On all accounts, the simulation results indicate that the proposed subthreshold adder based on a bootstrapped SAPTL circuit can improve performance effectively. Meanwhile, the energy consumption was reduced and, thus, the energy efficiency was improved significantly. The bootstrapped SAPTL adder also provided stronger immunity to process and temperature variations than other works. Figure 14 shows the layout of the 16 bit bootstrapped SAPTL adder using SMIC 130 nm technology. The red pane is the carry chain part and the summation part of a 4 bit bootstrapped SAPTL adder block, respectively. The area was 95 µm × 21.5 µm. The worst-delay at 0.3 V (TT corner, 25 • C) obtained from the post-layout simulation was 230.17 ns and the energy consumption was 27.36 fJ. It is noticeable that the circuit's performance was severely influenced due to the parasitic parameters in the subthreshold region. The layout still needs to be carefully optimized in future work. 

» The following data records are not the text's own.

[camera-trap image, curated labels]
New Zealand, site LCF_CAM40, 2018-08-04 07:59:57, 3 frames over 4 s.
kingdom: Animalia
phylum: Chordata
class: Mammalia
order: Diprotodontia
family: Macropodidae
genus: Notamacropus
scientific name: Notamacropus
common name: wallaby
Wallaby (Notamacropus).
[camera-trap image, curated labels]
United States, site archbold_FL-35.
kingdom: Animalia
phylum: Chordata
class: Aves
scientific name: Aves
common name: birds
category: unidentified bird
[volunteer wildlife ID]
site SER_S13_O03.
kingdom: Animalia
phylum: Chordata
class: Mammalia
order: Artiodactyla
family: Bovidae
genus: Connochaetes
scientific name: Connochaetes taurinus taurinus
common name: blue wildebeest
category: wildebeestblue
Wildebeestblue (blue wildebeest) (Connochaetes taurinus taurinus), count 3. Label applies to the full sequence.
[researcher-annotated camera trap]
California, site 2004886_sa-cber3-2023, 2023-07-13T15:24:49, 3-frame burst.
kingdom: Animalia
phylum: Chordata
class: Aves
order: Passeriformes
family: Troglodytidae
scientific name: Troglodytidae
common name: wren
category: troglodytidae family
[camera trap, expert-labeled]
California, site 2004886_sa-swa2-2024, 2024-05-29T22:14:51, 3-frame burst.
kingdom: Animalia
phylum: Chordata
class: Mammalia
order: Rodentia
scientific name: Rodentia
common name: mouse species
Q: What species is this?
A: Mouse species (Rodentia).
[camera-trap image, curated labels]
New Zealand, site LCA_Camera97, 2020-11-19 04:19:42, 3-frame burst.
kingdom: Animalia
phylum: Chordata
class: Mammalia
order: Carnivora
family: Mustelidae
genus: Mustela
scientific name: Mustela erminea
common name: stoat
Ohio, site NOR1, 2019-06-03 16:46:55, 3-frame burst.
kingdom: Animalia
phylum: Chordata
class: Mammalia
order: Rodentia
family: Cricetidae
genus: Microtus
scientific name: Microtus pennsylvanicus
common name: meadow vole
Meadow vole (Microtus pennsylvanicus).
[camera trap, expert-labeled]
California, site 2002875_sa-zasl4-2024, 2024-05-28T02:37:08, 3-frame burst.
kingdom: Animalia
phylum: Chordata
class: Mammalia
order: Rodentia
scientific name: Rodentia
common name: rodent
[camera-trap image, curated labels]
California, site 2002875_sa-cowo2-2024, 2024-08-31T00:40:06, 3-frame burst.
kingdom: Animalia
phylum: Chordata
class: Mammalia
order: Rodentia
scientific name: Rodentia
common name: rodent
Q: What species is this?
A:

Post-Layout Simulation Result
Conclusions
In this paper, a subthreshold adder circuit which employed a bootstrapped sense amplifier in SAPTL and adopted a bootstrapped SAPTL-based architecture in the carry chain was proposed. The BSA enhanced the speed of the SAPTL effectively by enlarging the gate-source voltage. The proposed adder architecture was capable of exploiting the bootstrapped SAPTL's advantage on performance in multi-bit adder circuits without using too many sense amplifiers. A 16 bit adder was studied in SMIC 130 nm technology. The comparison results demonstrated that the proposed 16 bit adder outperformed other works in terms of performance, energy consumption, energy efficiency, and the sensitivity to process and temperature variations in the subthreshold region. At 0.3 V, the proposed adder revealed a 72% less worst-case delay with 8% lower energy and 74% lower EDP as compared with an MCLA. However, there is still room for further optimization of the area and performance of the post-layout design. Furthermore, this work was only performed in SMIC 130 nm technology. It still needs to be applied to more advanced technology nodes to verify the advantages of the proposed design in future work.